Graft rejections can cause serious problems in the body that lead to a collapse in total blood count. Graft failure is treated with another transplant, including a conditioning regimen and an infusion of bone marrow or blood stem cells. During the period between the destruction of the old bone marrow and the production of new blood cells by the transplanted stem cells, the patient may experience neutropenia. Bone marrow replacement can cause neutropenia as a side effect due to the destruction of existing bone marrow and the time it takes for transplanted stem cells to begin producing new blood cells.

Frequently Asked Questions

1.

Is a Bone Marrow Transplant a Serious Procedure?

A bone marrow transplant is a very difficult and dangerous medical operation. It is widely used to treat leukemia and other life-threatening diseases. However, serious hazards such as immune system problems and graft-versus-host disease are associated with the procedure. Specialized care and close observation are essential during the transplant process.

2.

How Long Will a Person Live After Receiving a Bone Marrow Transplant?

The receiver's age, general health, kind of transplant, and underlying ailment being treated are among the variables that affect the survival rate following a bone marrow transplant. After receiving a transplant, the majority of patients go on to spend long, healthy lives. Some achieve long-term remission or even recovery, while others may encounter difficulties and complications that shorten their lives. In recent years, donor matching and medical treatment improvements have led to a notable increase in survival rates. Patients must communicate with their healthcare team about their prognosis and long-term outlook.

3.

Does Cancer Require a Bone Marrow Transplant Only?

A bone marrow transplant is not just used to treat cancer. Although leukemia, lymphoma, and myeloma are among the significant ailments for which it is used, severe aplastic anemia, hereditary immunological abnormalities, and certain metabolic disorders are examples of non-cancerous diseases for which it might be used. The transplant aims to restore normal blood cell production and immunological function by substituting healthy donor cells for damaged or dysfunctional bone marrow.

4.

What Is the Bone Marrow Transplant Success Rate?

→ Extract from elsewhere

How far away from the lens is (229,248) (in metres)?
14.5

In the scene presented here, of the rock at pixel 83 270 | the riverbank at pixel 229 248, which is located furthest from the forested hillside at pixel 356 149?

The type of transplant, the underlying ailment, the patient's age and health, and the donor's compatibility all significantly impact the success rate of a bone marrow transplant. Success rates for leukemia, lymphoma, and several non-cancerous disorders typically vary from 40 percent to 90 percent; however, recent breakthroughs in supportive care and transplantation techniques have led to improved outcomes. It is crucial to speak with a medical team about each patient's prognosis and success rate in light of their unique situation. 

5.

Is Receiving a Bone Marrow Transplant Worth It?

A person's decision to receive a bone marrow transplant is complicated and unique. It is usually advised when there is the greatest possibility of a cure or a notable improvement in the patient's state, particularly in cases of life-threatening illnesses. The possible benefits must be carefully assessed against the dangers and potential problems, and patients should engage in detailed talks with their healthcare team to make an informed decision.

6.

A Bone Marrow Transplant: How Painful Is It?

Since a bone marrow transplant is usually done under anesthetic, the process itself is not painful. However, during the healing and therapy phases, patients may feel pain, nausea, and exhaustion, among other side effects. The severity of these effects varies based on the patient and the type of transplant. 

7.

What Things Should Patients With Neutropenia Avoid?

Individuals suffering from neutropenia, a disorder marked by reduced white blood cell counts, should steer clear of potentially infectious environments, such as congested areas and ill people. To lower their risk of infection, they should also wash their hands frequently and refrain from eating undercooked or uncooked since these could contain dangerous bacteria or pathogens.

8.

What Precautionary Measures to Be Taken for Neutropenic WBC?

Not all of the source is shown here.